==== DATA FOR THIS EXERCISE ====

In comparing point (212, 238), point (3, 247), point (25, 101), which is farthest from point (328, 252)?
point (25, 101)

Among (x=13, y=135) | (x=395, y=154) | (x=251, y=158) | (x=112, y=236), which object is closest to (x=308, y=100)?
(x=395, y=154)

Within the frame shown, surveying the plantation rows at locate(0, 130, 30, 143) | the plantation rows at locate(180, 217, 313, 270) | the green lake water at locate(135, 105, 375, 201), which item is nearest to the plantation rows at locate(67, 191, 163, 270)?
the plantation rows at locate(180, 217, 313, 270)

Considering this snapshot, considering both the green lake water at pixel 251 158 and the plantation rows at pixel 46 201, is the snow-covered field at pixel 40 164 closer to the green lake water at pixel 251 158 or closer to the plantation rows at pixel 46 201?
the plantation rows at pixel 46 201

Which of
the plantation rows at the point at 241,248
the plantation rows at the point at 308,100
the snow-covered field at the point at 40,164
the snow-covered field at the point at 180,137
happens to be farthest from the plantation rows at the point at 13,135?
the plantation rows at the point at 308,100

====

AIM:
Render every entry above as a two-column CSV with the header row input,output. Give one row per entry, with its text under input and its answer under output, each enclosed in double quotes and with any line breaks replaced by spaces.

OUTPUT FOR THIS EXERCISE:
input,output
"In comparing point (212, 238), point (3, 247), point (25, 101), which is farthest from point (328, 252)?","point (25, 101)"
"Among (x=13, y=135) | (x=395, y=154) | (x=251, y=158) | (x=112, y=236), which object is closest to (x=308, y=100)?","(x=395, y=154)"
"Within the frame shown, surveying the plantation rows at locate(0, 130, 30, 143) | the plantation rows at locate(180, 217, 313, 270) | the green lake water at locate(135, 105, 375, 201), which item is nearest to the plantation rows at locate(67, 191, 163, 270)?","the plantation rows at locate(180, 217, 313, 270)"
"Considering this snapshot, considering both the green lake water at pixel 251 158 and the plantation rows at pixel 46 201, is the snow-covered field at pixel 40 164 closer to the green lake water at pixel 251 158 or closer to the plantation rows at pixel 46 201?","the plantation rows at pixel 46 201"
"Which of the plantation rows at the point at 241,248 the plantation rows at the point at 308,100 the snow-covered field at the point at 40,164 the snow-covered field at the point at 180,137 happens to be farthest from the plantation rows at the point at 13,135?","the plantation rows at the point at 308,100"